The money generated by the half-cent sale tax hike would pay for street and sewer repairs.
There are so many streets in need of work that it's difficult to decide where the city should start. But Fourth Ward Alderman Mike Inman said it will be important for voters to know the city's plans.
"I think it would be in our best interest to develop and define priorities," Inman said. "I think that would surely give people a good view of what they could expect when and if this sales tax referendum were to be put on the ballot and it passed."
The city's current half-cent sales tax raises $850,000 - $900,000 per year. If approved, the referendum would double that amount. It might sound like a lot of money but it won't pay for much when it comes to infrastructure repairs.
As a result, aldermen are considering whether to bond to pay for the work. Under that scenario, the city would use the sales tax revenue to pay back the bonds.
Fifth Ward Alderman Dave Dorsett would be willing to look at a limited amount of bonding, but he also urged fellow city council members to proceed with caution when it comes to bonding.

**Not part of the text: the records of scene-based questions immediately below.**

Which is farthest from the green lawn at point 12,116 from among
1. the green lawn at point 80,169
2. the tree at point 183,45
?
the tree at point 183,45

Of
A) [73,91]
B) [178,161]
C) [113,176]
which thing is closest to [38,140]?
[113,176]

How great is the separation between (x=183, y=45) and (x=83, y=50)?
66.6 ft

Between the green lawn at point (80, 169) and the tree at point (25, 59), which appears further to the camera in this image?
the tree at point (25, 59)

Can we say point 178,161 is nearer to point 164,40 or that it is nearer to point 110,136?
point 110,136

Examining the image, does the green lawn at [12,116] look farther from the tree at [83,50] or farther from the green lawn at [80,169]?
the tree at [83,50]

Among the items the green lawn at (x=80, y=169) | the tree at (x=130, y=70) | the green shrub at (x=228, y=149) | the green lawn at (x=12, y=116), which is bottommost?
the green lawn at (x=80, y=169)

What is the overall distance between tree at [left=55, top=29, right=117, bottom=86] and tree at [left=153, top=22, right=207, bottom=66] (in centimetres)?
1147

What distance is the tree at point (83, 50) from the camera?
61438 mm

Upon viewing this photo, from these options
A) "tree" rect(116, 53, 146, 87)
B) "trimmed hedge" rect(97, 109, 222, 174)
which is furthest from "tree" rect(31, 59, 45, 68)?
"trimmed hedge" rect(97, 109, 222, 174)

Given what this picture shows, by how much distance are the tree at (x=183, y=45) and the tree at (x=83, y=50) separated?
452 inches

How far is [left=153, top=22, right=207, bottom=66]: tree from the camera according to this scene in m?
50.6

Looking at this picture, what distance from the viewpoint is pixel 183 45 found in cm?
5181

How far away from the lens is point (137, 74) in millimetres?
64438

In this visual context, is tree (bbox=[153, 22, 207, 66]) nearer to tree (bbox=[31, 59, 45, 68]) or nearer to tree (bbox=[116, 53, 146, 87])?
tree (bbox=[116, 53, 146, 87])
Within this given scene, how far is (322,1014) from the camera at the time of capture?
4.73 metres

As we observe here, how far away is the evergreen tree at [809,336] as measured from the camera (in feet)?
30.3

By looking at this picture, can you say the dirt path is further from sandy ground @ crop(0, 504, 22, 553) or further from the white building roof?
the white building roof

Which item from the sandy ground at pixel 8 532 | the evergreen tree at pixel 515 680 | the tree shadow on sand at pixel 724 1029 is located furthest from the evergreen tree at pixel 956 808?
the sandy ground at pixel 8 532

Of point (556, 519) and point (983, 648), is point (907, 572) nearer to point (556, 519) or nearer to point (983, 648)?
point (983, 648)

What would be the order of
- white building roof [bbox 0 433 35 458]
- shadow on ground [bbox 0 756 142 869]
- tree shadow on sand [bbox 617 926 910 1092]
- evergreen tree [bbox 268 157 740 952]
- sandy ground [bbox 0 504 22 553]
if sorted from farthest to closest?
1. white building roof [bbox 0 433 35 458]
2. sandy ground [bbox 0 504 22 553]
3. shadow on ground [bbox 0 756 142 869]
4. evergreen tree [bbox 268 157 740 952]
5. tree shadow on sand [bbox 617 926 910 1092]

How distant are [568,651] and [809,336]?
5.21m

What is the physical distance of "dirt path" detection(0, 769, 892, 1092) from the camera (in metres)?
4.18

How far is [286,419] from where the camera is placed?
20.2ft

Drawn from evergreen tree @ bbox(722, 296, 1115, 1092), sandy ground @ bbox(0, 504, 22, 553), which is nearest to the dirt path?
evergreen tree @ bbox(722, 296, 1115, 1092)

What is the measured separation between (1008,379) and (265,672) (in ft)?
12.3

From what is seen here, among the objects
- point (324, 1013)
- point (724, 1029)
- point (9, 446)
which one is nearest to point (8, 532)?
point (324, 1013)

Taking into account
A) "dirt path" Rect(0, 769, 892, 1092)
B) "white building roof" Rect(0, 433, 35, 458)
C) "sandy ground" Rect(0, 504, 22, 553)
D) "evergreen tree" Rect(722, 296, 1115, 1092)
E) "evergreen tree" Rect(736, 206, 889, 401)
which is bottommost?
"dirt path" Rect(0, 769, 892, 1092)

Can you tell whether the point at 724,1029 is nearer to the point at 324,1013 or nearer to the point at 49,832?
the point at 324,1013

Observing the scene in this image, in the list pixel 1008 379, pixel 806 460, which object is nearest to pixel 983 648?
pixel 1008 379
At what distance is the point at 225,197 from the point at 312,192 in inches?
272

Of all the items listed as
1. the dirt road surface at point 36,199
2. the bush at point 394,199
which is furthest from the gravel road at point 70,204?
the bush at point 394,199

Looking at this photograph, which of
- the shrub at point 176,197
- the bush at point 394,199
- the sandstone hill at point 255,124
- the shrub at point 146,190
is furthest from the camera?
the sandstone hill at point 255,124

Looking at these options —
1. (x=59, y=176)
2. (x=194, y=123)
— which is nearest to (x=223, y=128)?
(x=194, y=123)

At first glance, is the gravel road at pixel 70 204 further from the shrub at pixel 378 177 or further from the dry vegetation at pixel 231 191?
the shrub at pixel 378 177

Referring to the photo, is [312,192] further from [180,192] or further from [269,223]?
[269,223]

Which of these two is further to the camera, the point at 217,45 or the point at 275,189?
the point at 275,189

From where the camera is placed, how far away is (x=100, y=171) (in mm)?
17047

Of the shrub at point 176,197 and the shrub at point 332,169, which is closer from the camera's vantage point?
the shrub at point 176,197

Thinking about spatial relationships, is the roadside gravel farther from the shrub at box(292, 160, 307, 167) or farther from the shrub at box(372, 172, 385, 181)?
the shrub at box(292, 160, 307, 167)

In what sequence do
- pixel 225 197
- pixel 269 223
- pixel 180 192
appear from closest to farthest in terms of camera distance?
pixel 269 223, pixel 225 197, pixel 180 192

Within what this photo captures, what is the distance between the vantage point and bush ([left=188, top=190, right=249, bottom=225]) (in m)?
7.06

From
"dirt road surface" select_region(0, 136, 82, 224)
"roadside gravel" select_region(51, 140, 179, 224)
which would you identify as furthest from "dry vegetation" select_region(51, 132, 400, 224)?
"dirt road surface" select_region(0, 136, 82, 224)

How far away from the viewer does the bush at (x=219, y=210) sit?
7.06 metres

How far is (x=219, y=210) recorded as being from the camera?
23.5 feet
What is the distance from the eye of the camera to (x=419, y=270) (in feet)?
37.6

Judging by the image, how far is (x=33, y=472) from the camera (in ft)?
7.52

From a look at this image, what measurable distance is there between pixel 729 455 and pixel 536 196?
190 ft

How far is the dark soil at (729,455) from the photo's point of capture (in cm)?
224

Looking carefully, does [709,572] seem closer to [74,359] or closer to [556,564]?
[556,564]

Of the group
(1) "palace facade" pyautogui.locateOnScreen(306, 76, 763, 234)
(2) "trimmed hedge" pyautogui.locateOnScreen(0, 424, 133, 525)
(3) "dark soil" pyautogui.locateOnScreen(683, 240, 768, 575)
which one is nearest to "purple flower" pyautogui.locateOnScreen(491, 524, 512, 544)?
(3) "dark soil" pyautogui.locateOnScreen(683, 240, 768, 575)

"Bonding is borrowing and that's not working out so well at the state level right now. I would hate to start following their path," Dorsett said.
Sixth Ward Alderman Tim Lobdell is also concerned about bonding, but he also won't rule it out.
"I prefer pay as you go. That way you know all your money is going into your projects instead of going into a banker's pocket. Interest is wasted money in these situations," Lobdell said.
"But we have a very great need on several miles of our streets and I don't know if we can catch up in three or four or five years without bonding a large part of that up front and trying to make up some ground so we can go forward."
One possibility is to bond for some of the work while paying for other projects as they're completed.
In the meantime, the need for street repairs in Macomb remains great. Public Works Director Walter Burnett said the city needs to do some level of work on six miles of roads per year just to stay even. But he said the city is not even close to completing that amount of work right now.
Burnett told aldermen progress can be seen on some streets, the city has held its own on other streets, while some failing roads have gotten worse.
"We've slowed down the bleeding but we haven't totally stopped it," Burnett said. "We certainly haven't started healing the patient yet."